The AI narrative will pervasively be much more agentic, not generative, which requires disproportionately more energy. Should we have the right resources, Indonesia could possibly create a non-linear event, a Sputnik or DeepSeek event, someday.
(2) Yet a 30 gigawatt per year initiative requires around USD 45 billion capital allocation per year. Building this annually will, in around 20 years, take us from 1,300 kWh to 10,000 kWh per capita, an additional 600 gigawatts beyond the pre-existing 90-100 gigawatts already built so far. A precursor to modernization and a robust renewable energy narrative.
This amount of capital allocation involves not only the arrival of new technology and liquidity, but also employment: at least a net increment of 12 million jobs per year. This will help formalize the large chunk of the informal sector (known as gig economy) estimated to hover around 75 million informal jobs. This could be remedied in a finite number of years.
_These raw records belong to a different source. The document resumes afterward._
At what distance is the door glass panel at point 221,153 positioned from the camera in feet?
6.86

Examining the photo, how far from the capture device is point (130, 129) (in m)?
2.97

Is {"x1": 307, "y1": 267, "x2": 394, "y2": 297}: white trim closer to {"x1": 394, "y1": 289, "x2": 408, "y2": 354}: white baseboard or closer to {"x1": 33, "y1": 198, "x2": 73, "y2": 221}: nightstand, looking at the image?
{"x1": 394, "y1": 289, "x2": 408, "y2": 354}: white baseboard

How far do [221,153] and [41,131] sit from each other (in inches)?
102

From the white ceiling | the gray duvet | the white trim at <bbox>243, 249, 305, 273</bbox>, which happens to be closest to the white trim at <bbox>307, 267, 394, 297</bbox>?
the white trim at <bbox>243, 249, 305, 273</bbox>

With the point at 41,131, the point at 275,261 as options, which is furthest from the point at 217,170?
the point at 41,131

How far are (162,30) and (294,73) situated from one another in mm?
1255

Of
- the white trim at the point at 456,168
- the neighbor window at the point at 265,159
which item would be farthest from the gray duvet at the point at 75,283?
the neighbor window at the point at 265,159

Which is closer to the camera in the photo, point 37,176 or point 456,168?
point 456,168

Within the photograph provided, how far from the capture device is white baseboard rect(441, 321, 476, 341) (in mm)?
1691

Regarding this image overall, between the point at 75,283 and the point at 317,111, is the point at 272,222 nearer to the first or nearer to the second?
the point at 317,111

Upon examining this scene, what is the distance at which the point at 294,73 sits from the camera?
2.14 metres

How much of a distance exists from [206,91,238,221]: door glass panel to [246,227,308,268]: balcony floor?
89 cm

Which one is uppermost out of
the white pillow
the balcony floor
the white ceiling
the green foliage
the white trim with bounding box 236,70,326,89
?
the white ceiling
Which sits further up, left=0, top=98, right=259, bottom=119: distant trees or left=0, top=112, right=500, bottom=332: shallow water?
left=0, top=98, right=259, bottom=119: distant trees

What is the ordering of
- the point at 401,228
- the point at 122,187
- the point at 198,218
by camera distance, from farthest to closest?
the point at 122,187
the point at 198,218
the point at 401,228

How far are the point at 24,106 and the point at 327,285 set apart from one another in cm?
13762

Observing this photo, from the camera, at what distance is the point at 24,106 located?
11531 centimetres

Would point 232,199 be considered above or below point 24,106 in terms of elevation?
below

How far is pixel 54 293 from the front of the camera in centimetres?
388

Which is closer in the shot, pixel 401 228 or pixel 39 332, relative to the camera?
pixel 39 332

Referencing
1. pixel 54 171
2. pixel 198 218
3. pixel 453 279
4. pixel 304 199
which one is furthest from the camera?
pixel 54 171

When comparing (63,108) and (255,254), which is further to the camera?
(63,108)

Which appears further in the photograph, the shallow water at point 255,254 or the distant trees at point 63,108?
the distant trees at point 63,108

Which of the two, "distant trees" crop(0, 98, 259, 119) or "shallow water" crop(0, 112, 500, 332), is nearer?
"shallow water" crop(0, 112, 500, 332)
(3) A multipolar world order requires geopolitical dexterity that allows one to swing as if no one is an enemy and a thousand friends are too few. Yet multipolarity also entails a higher degree of proliferation of many variables, one of which is technology. Technologically, humanity is gifted with an exponential increase in cost efficiency and effectiveness in renewable energy. Solar energy cost has dwindled from 44 cents to 4 cents per kWh, while battery storage has gone from USD 3,000 to around USD 100 per kWh. This fits squarely into the affordability of Indonesians and the citizenry of the Global South.
The sustainability narrative essentially consists of energy transition and circularity. The latter is equally complex. Yet resolving the former will set the necessary foundation to more expediently resolve the latter.
Two possible key elements in constructing such a foundation:
(1) recruiting and properly compensating high quality teachers who will infuse imagination, ambition, and smart luck across the nation;
(2) and managing and democratizing talent in picking the best, including through collaboration with great universities around the world, so that there's an optimal intersection between talent and power - technocratization.
Managing talent involves four dimensions: brain train, involving local indigenous talent of scale (Japan); brain gain, opening the gate for talent from around the world to help build (Australia, the US); brain circulation, sending scales of raw talent abroad to seek and polish, then return (China); and brain linkage, sending raw talent abroad to seek, polish, and link wisdom back to the origin (India). Indonesia can learn, adopt, and embellish these playbooks for its own nation building.
But it’s important to note that: supply side economics requires meticulous thinking about ways and forms of execution. This ostensibly and inevitably involves decision-making technocracy, increasingly an endangered species. Once done right, wonders arrive.
May this possible hypothesis be contemplated upon, and tested.